Task goal: Nothing in the records should be changed in the copy, though the pictures must be left out.
::::
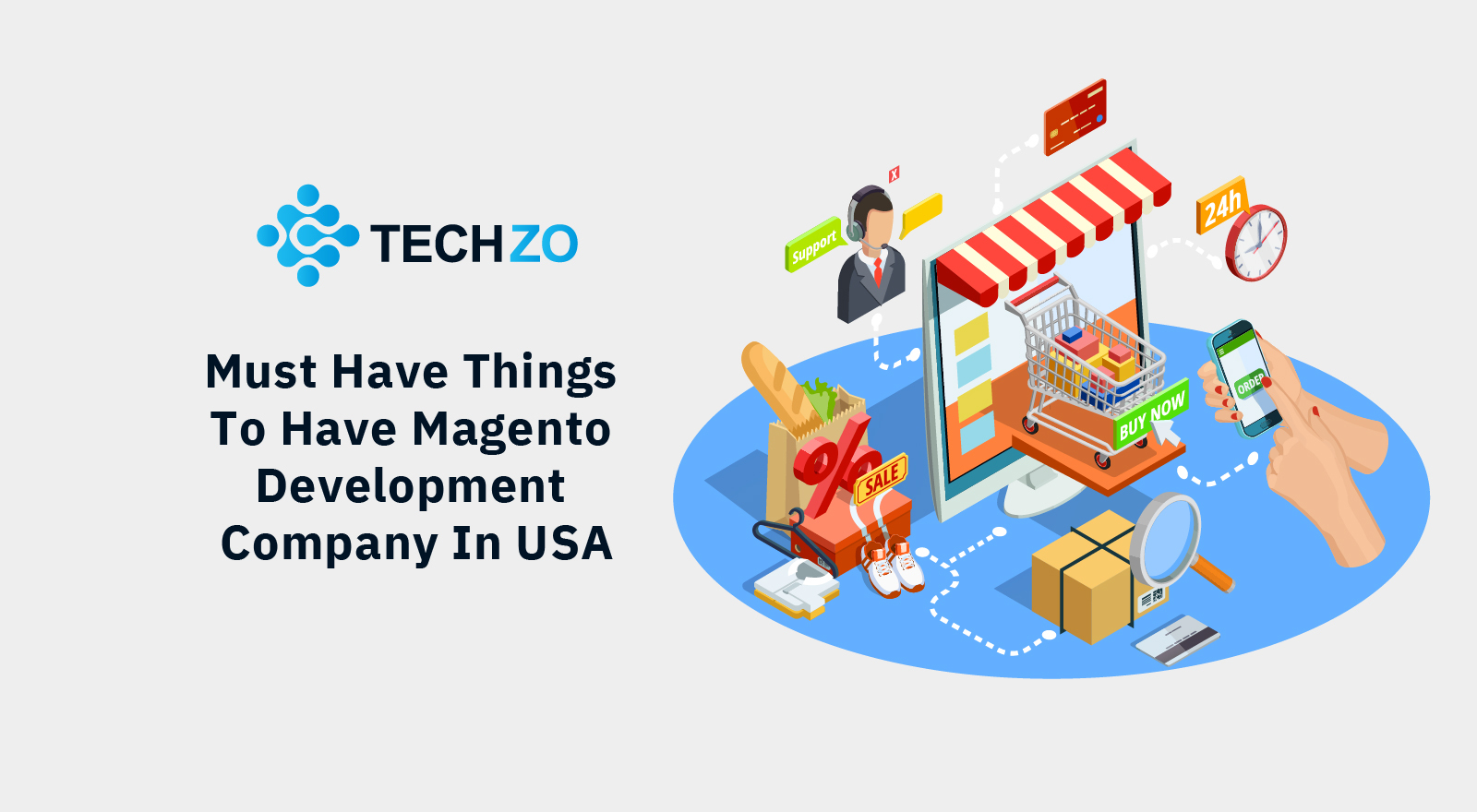 Must Have Things To Have Magento Development Company In USA
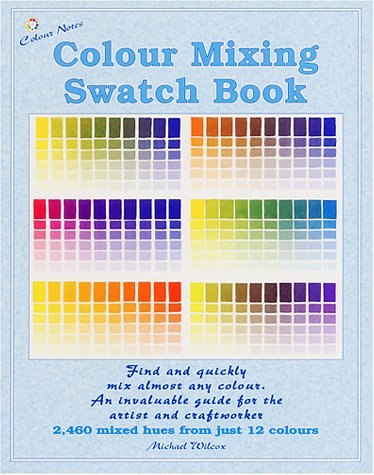 9780967962849: Colour Mixing Swatch Book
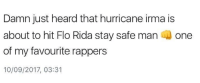 Flo Rida, Flo, and Hurricane: Damn just heard that hurricane irma is  about to hit Flo Rida stay safe man one  of my favourite rappers  10/09/2017, 03:31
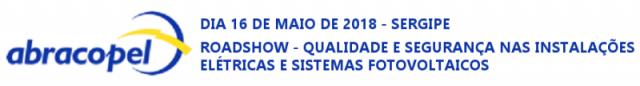 Aracajú -SE – Roadshow – Qualidade e segurança nas instalações elétricas e sistemas fotovoltaico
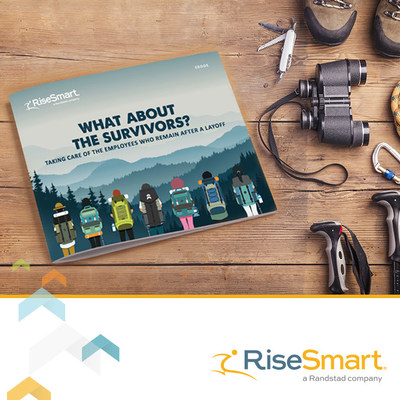 RiseSmart announces the availability of its newest e-book, What About the Survivors: Taking Care of the Employees Who Remain After a Layoff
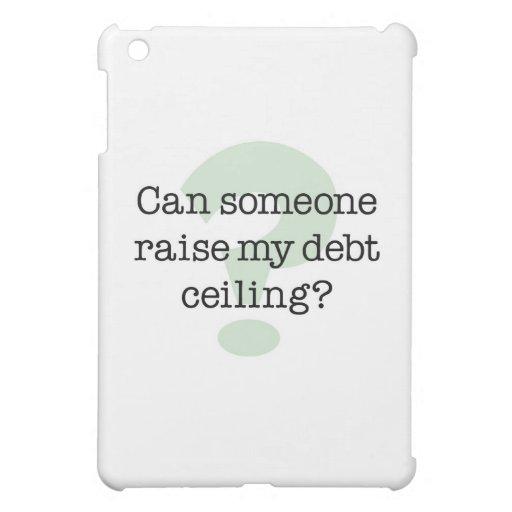Raise My Debt Ceiling iPad Mini Case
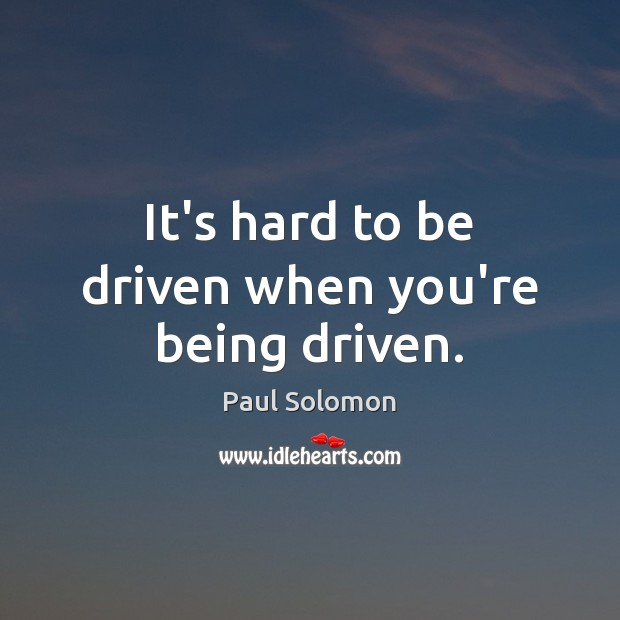 It's hard to be driven when you're being driven. Image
::::
Answer:
 Must Have Things To Have Magento Development Company In USA
 9780967962849: Colour Mixing Swatch Book
 Flo Rida, Flo, and Hurricane: Damn just heard that hurricane irma is  about to hit Flo Rida stay safe man one  of my favourite rappers  10/09/2017, 03:31
 Aracajú -SE – Roadshow – Qualidade e segurança nas instalações elétricas e sistemas fotovoltaico
 RiseSmart announces the availability of its newest e-book, What About the Survivors: Taking Care of the Employees Who Remain After a Layoff
Raise My Debt Ceiling iPad Mini Case
 It's hard to be driven when you're being driven. Image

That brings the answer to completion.